Cumhuriyet hükümetlerinin kuruluşundan bu yana öyle bir siyasi hayat yaşıyoruz ki, tek partili dönemden sonra çoğulcu parti ve seçimler, müzmin muhalefetler ortaya çıkarttı. Günümüz siyasi hayatın da iktidarın yapmak istedikleri yanında (doğru veya yanlış) muhalefetin olmazsa olmaz kuralı olan “yaptırmam” dayatmaları ortaya çıkıyor. Bırakın devlet idare etmeyi, partisini bile idare edemeyen insanlar, muhalefet yaptıklarını sanırken sadece boşluk doldurmaktan ibaret kalıyorlar.
Son cumhurbaşkanlığı seçiminden sonra ülke siyaseti hükümet kanadı kendini yenileyip farklı bir kimliğe bürünürken, maalesef bizim müzmin muhalefet hiç değişmiyor iktidar olmak gibi bir hayalleri bile olmuyor. Yıllardır süregelen kısır döngü muhalefetliklerini hala sürdürmekte, parti liderleri ideolojilerini ve ortaya koydukları yetersizlikleriyle partilerine fren görevi yapmaktadırlar.
Ülke yarı başkanlık sistemine geçtiği halde bunun farkında bile değiller ve kendilerini geliştirecek, partilerini bir adım ileri götürecek proje ortaya koymaya ve değişme kapalı olduklarını görmekteyiz. Kaç seçim kaybederse kaybetsinler kendilerini o koltuğa çivilemiş gibi kaybettikleri her seçim sonrası çocuksu mazeretlerle koltuklarına sarılırken, kendilerini diktatör olarak görmek yerine sandıkta sürekli yenildikleri ak parti genel başkanını diktatörlükle suçlayarak benzetilmesi bile abes olan insanlara benzetiyorlar.
Bu muhalefet liderlerinin özeleştiri yapmak gibi bir sıkıntıları olmadığı gibi, proje yoksunluğunun yanında, koltuklarını korumak haricinde hiçbir kuralları da yoktur. Sinema dünyasında ki Türkan Şoray kanunları ve kuralları gibi kuralları da yok. Türkan Şoray’ın 51 yıl önce ortaya koyduğu kurallar ve bugüne kadar uyguladığı kurallardan vazgeçmezken, milyonları arkasından koşturan muhalefet kanadının akşamdan sabaha verdiği sözden vazgeçebiliyorlar. Ama muhalefet partisi başkanı birkaç gün önce terör örgütüyle mücadele konusunda koalisyon güçlerine katılma konusunda meclise gelecek teskere teklifine sıcak bakacaklarını söylerken, şimdi eleştirilerini belirtip gözden geçireceklerini söylüyorlar.

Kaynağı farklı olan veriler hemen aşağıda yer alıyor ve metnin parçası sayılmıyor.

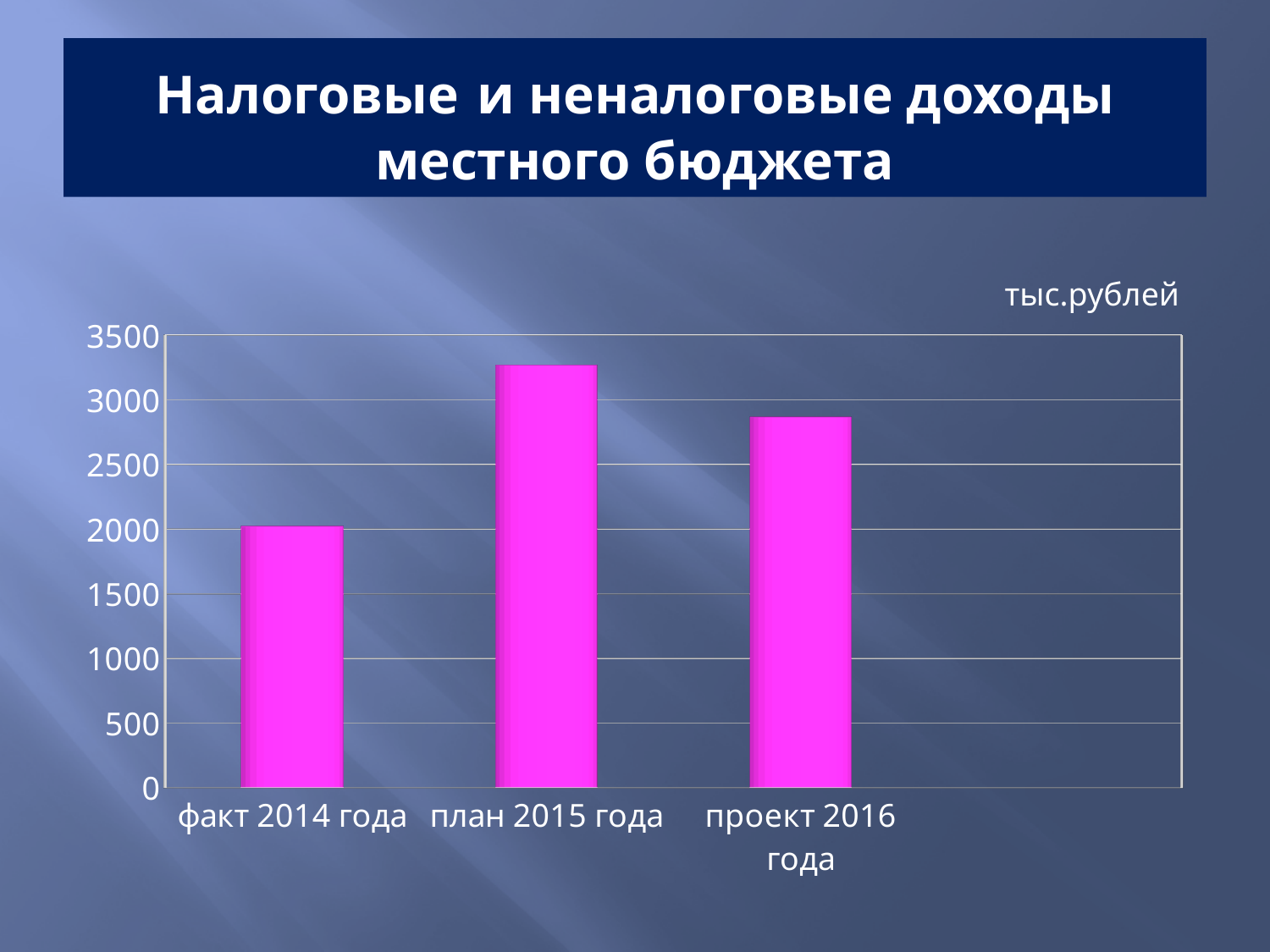
Which category has the highest value in the chart? план 2015 года What is the title of the slide containing the chart? Налоговые и неналоговые доходы местного бюджета Is the value for факт 2014 года greater or less than 2500? less Which is larger, the value for план 2015 года or the value for проект 2016 года? план 2015 года Which category has the lowest value in the chart? факт 2014 года Is the value for проект 2016 года greater or less than 3000? less How many categories are shown on the x axis of the chart? 3 Is the value for план 2015 года greater or less than 3000? greater What kind of chart is shown on the slide? bar chart What unit of measurement is indicated above the chart? тыс.рублей Which is larger, the value for факт 2014 года or the value for проект 2016 года? проект 2016 года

Siyasi ve ekonomik karışıklık meydana getirmek için bazı yerlerden emirler mi alıyorlar ki üzerinde Türk bayrağı olan iç tüzüğü fırlatabiliyorlar. Biz bu milletin menfaatlerini düşünüyoruz diyerek önemli kararlar aşamasın da biz yokuz, bizim meselemiz türban mı diyorlar.
Ülkenin milli çıkarlar olduğu zaman neden iktidara destek verme düşüncesinde bulunmazlar. Amaç ülkemi, yoksa koltuk sevdasıyla muhalefet yaptıklarını sanmak mı?

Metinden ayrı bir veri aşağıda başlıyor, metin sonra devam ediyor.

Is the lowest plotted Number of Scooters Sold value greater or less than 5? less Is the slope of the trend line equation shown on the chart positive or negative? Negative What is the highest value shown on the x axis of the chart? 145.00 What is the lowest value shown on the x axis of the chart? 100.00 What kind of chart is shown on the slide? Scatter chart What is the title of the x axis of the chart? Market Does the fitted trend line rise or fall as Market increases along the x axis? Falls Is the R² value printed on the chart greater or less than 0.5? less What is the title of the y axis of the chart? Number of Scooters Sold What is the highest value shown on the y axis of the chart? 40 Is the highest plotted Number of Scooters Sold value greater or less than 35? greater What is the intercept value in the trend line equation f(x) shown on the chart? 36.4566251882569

Anlaşılan bugünün muhalefet siyasetinde ki amaçları, yenilgilerden bir ders alıp özeleştiri yapıp iktidar olma düşünceleri yerine, bu iki siyasi partinin iktidar olma düşüncesinden öte problemler yaratıp çözümsüzlük peşinde koşarak, partilerinde ki liderlik koltuğunu koruma çabalarıdır.
Musul da alıkonan ve 101 gün özgürlüklerinden mahrum kalan konsolosluk görevlisi vatandaşlarımız için sabırla, siyasi çözüm ararken, koalisyon devletlerine “orada canlarımız varken koalisyona katılmayız” diyerek, onların hayati tehlikesi nedeniyle karşı çıkarken, saygıdeğer muhalefetimiz veryansın ediyor, operasyon yapılmasını ima eden tavırlarıyla savaş çığırtkanlığı yapılıyordu. Akıllı bir kriz yönetimiyle bu iktidar çözüme ulaştırmıştı. Ardından sanki bu kurtuluşlara sevinmek yerine ellerine tutuşturulan yazıları zar zor okuyarak ”bu terör örgütüne ne taviz verildiği, nasıl pazarlık yapıldı gibi söylemlerle bu başarıya gölge düşürmeye, burunları bile kanamadan ülkemize getirilen vatandaşlarımızın sevincini paylaşamayan bir muhalefetimiz var.
İşte benim ülkemin muhalefetin son hali bunlar.